De acordo com o dicionário, cultura é o “estado de quem tem desenvolvimento intelectual. Estudo. Elegância, esmero”. Para o antropólogo britânico Edward Burnett Tylor, o conceito de cultura vai além, é “todo aquele complexo que inclui o conhecimento, as crenças, a arte, a moral, a lei, os costumes e todos os outros hábitos e capacidades adquiridos pelo homem como membro da sociedade”. Por mais que essa definição tenha se modificado e enfrentado controvérsias, a cultura contempla uma construção histórica de conhecimentos e todas as suas facetas. A cultura é transdisciplinar, múltipla e, ao mesmo tempo, singular.

O que se pode dizer com convicção é que sua construção depende do local em que está inserida. Um país, por exemplo, pode adquirir diversas culturas em seu território. Nos quatros cantos do Brasil existem costumes e conhecimentos referentes aos seus locais de convívio e, também, ao poder aquisitivo de sua população. No Norte do país, o folclore tem presença forte. Na região Sul, os festivais de cinema e dança encontram espaço. Já no centro do país, a cultura é uma miscelânea.

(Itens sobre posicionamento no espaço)
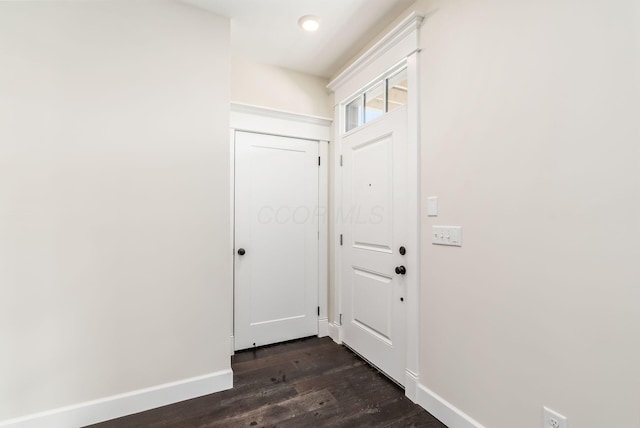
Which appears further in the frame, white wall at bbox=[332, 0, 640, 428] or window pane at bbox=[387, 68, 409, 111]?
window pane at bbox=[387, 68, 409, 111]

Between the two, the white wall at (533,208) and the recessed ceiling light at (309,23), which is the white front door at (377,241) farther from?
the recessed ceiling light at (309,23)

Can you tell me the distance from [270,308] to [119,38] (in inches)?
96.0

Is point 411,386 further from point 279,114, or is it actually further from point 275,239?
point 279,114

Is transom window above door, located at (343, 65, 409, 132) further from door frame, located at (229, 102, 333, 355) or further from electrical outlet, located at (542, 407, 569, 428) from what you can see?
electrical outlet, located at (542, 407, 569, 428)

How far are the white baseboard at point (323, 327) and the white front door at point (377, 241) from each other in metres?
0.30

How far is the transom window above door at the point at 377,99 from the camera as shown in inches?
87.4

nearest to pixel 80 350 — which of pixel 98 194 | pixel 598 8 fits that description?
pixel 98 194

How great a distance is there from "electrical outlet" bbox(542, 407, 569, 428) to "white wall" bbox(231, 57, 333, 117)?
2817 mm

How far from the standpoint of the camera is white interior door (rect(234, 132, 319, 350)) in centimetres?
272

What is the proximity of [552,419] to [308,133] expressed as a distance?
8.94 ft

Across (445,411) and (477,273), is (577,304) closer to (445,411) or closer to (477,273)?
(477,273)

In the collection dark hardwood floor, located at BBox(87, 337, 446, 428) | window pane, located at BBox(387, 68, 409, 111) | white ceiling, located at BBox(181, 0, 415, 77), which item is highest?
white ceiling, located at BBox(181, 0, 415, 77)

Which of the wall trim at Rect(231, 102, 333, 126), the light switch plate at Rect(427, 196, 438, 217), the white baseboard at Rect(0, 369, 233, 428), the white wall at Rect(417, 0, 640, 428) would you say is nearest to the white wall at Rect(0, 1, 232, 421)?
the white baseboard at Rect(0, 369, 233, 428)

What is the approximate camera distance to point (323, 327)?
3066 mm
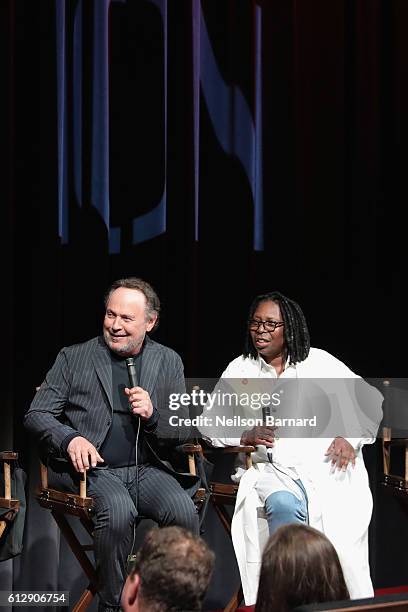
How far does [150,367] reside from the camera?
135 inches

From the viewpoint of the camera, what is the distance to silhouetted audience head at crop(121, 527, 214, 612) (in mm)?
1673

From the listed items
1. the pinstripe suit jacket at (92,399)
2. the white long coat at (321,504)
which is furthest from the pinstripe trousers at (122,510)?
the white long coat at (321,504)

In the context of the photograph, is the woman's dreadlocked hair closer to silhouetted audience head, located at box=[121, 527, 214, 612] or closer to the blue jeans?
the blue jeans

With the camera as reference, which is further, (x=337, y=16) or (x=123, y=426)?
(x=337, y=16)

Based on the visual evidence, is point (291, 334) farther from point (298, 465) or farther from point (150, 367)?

### Instruções das tarefas
A - Indique se cada afirmação concorda com o texto sobre cultura: (i) Edward Burnett Tylor é um antropólogo britânico; (ii) no Norte do Brasil, os festivais de cinema e dança encontram espaço; (iii) a cultura é descrita como transdisciplinar. Responda sim ou não e cite as palavras do texto que decidem cada caso.
B - Dê continuidade ao texto sobre cultura a partir do ponto em que ele termina.
Os itens não entram nesta atividade.

### Respostas esperadas
A -
(i) Sim: "Para o antropólogo britânico Edward Burnett Tylor"
(ii) Não: "No Norte do país, o folclore tem presença forte. Na região Sul, os festivais de cinema e dança encontram espaço."
(iii) Sim: "A cultura é transdisciplinar, múltipla e, ao mesmo tempo, singular."

B -
Outra das certezas da cultura é que não se julga por bom ou ruim, certo ou errado. Na teoria. A prática tem sido testada vigorosamente. Como ampla que é, a cultura considera muitas expressões um ato cultural. Gostem ou não. Contudo, a população brasileira tem intensificado seu ódio e sua luta pela censura da própria cultura e de suas vertentes. Ações contra exposições de artes plásticas, discursos de ódio contra músicas e um vira-latismo contra o cinema nacional são algumas das características do “fiscal de cultura” brasileiro.

Consumindo música estadunidense em seus smartphones, aglomerando a moda europeia em seus guarda-roupas, separando os trocados do salário para assistir qualquer filme hollywoodiano no mais caro shopping de Porto Alegre, o perfil do brasileiro médio é de um vira-lata. Odeia sua latinidade e as consequências que ela traz. Idealiza a “potência mundial” que é os Estados Unidos e justifica a ideia utilizando a “má cultura brasileira”: desde a música até os costumes. Não acredita na capacidade dos artistas nacionais e ainda os esnoba.

Cinema

Muito criticado, o cinema nacional tem sido, constantemente, julgado e desaprovado pela sua população. Apesar de se ver em cada quadro, o brasileiro não o aceita. As justificativas rasas são de que utilizam vulgaridades e vocabulário baixo em todos os longas. É bem verdade que algumas obras acentuam essa característica do cidadão nascido nestas terras. Um retrato do cotidiano das comunidades cariocas, o filme Cidade de Deus, indicado ao Oscar (2004) e vencedor do Grande Prêmio de Cinema Brasileiro (2003), explicita a violência, a vulgaridade e a “boca-suja” das favelas brasileiras. Porém, nem só de palavrão vive a sétima arte no Brasil. O aclamado e reconhecido Central do Brasil conta a história da amizade entre uma escritora de cartas e um menino que acabara de perder a mãe. Emocionante, o filme ganhou prêmios internacionais como Urso de Ouro do Festival de Berlim (1998) e o Globo de Ouro (1999).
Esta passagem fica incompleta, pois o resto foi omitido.